ESCOMP / CTSM

Community Terrestrial Systems Model (includes the Community Land Model of CESM)
http://www.cesm.ucar.edu/models/cesm2.0/land/
Other
308 stars 312 forks source link

Documentation need for generic single point with nuopc #1565

Open wwieder opened 2 years ago

wwieder commented 2 years ago

Here are the steps needed to create and run a single point case with nupoc.
Users will have to crease a surface dataset first and then make a few manual changes (mainly to shell_commands).

NOTE the mods to user_nl_mosart seem like an (unnecessary?) gotcha

Erik's example case is here:

/glade/work/erik/ctsm_worktrees/branch1/cime/scripts/cases/RandomBoreal_0

With create_newcase command:

./create_newcase --case cases/RandomBoreal_0 --compset I2000Clm51Bgc --res CLM_USRDAT --driver nuopc --user-mods-dirs newton_krylov_spinup --mpilib mpi-serial --run-unsupported (note I used the mpi-serial library for MPI because it's just a single point case)

I did these xml commands (added them to shell_commands)

./xmlchange CLM_USRDAT_NAME="BOREAL1"
./xmlchange PTS_LON=55.
./xmlchange PTS_LAT=57.958115183246
./xmlchange CASESTR="Random Boreal"

NOTE: CASESTR is not required, but makes sure a few things are set with something besides UNSET

Added this to user_nl_clm

fsurdat = '/glade/scratch/wwieder/single_point/surfdata_hist_16pfts_Irrig_CMIP6_simyr2000_RandomBoreal_c210823.nc'

and this to user_nl_mosart

frivinp_rtm = '/dev/null'

(This is something that is required with latest updates in externals, when MOSART_MODE=null (i.e. when compset has MOSART rather than SROF). This is a little glitch that we should fix in CTSM so you don't have to do this (There's a MOSART issue about this)

Originally posted by @ekluzek in https://github.com/ESCOMP/CTSM/issues/1457#issuecomment-905259041

Definition of Done:

adrifoster commented 2 years ago

Thanks @wwieder! I am working on adding the relevant commands/file updates for using subset climate data with NUOPC.

@ekluzek the user_nl_datm_streams files gives good notes for how to update things like files, etc. But it also mentions the meshfile. If I remember correctly we do not need mesh files for single-point runs? Is this correct for the datm data as well? If so, should we update this meshfile value to be blank?

ekluzek commented 2 years ago

OK, I wasn't sure about this myself. But, I looked into how it's done for the NEON data and we should be able to copy how it does it.

The header for the NEON data looks likes this...

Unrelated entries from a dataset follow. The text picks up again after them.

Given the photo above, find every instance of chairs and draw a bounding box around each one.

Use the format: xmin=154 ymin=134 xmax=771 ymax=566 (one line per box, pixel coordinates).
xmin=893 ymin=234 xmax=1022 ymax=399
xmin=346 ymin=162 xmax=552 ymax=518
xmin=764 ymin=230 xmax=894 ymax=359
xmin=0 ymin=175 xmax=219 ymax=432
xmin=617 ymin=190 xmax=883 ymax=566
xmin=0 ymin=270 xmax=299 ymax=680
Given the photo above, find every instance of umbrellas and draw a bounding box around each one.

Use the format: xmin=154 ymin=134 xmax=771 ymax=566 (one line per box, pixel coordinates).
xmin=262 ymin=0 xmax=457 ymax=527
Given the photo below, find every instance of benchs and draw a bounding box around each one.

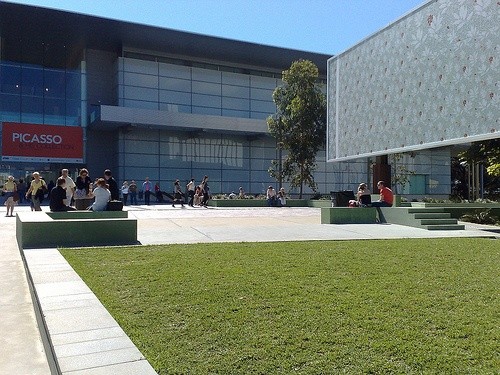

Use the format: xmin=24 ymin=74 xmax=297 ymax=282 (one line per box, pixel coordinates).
xmin=15 ymin=209 xmax=138 ymax=249
xmin=320 ymin=207 xmax=377 ymax=224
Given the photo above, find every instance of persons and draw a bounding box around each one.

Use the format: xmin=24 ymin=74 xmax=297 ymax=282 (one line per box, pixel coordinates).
xmin=103 ymin=169 xmax=120 ymax=201
xmin=155 ymin=182 xmax=160 ymax=202
xmin=49 ymin=179 xmax=76 ymax=211
xmin=88 ymin=178 xmax=111 ymax=211
xmin=142 ymin=177 xmax=153 ymax=205
xmin=349 ymin=183 xmax=372 ymax=207
xmin=120 ymin=180 xmax=137 ymax=206
xmin=239 ymin=187 xmax=245 ymax=197
xmin=266 ymin=186 xmax=287 ymax=206
xmin=56 ymin=168 xmax=76 ymax=207
xmin=75 ymin=168 xmax=91 ymax=196
xmin=172 ymin=175 xmax=209 ymax=207
xmin=2 ymin=171 xmax=47 ymax=217
xmin=229 ymin=191 xmax=236 ymax=199
xmin=371 ymin=181 xmax=393 ymax=208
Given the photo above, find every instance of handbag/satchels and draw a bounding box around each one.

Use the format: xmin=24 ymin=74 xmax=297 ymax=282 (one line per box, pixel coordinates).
xmin=348 ymin=202 xmax=357 ymax=207
xmin=41 ymin=180 xmax=47 ymax=193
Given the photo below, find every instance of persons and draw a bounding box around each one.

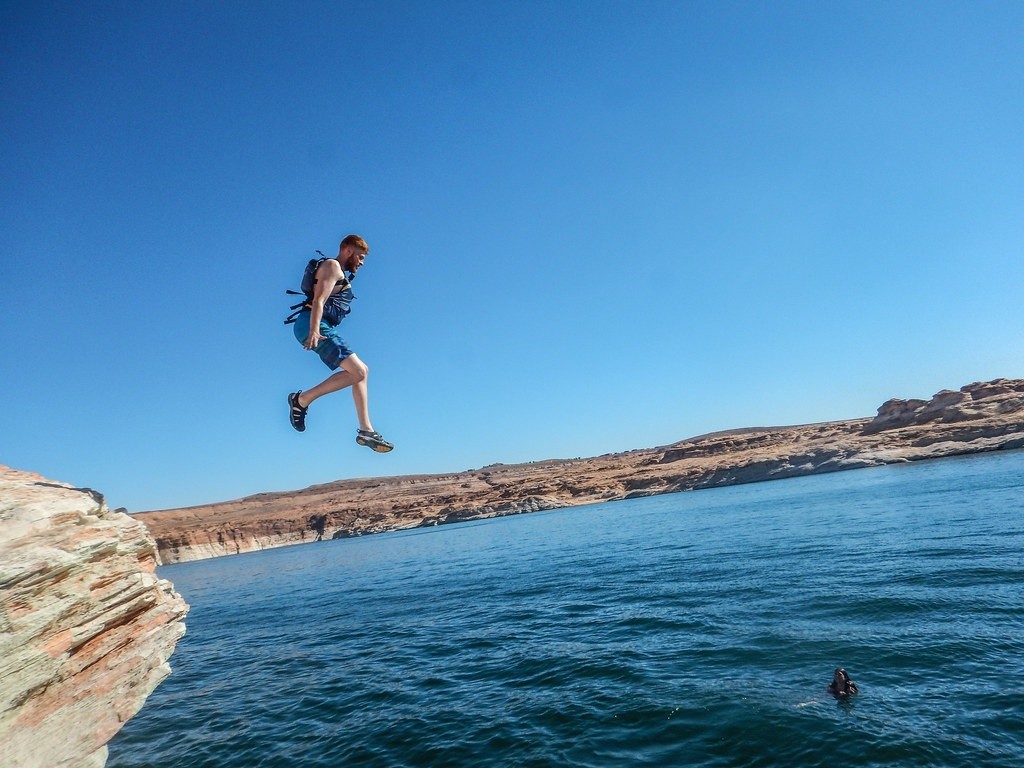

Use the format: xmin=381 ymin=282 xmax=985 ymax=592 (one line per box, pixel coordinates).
xmin=831 ymin=668 xmax=857 ymax=694
xmin=287 ymin=234 xmax=394 ymax=454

  <stream_info name="NEON.NIWO">
   <taxmode>cycle</taxmode>
   <tintalgo>linear</tintalgo>
   <readmode>single</readmode>
   <mapalgo>none</mapalgo>
   <dtlimit>1.5</dtlimit>
   <year_first>2018</year_first>
   <year_last>2018</year_last>
   <year_align>2018</year_align>
   <vectors>null</vectors>
   <meshfile>none</meshfile>
   <lev_dimname>null</lev_dimname>

So mapalgo is none, meshfile is none, and there's only one point of data. If all of those are true we shouldn't need a meshfile for the datm part of this. For regional cases with more than one datapoint for datm we would need to provide a meshfile.

ekluzek commented 2 years ago

So @adrifoster yes you should set meshfile to something besides blank, you should set it to "none" and also set mapalgo to "none".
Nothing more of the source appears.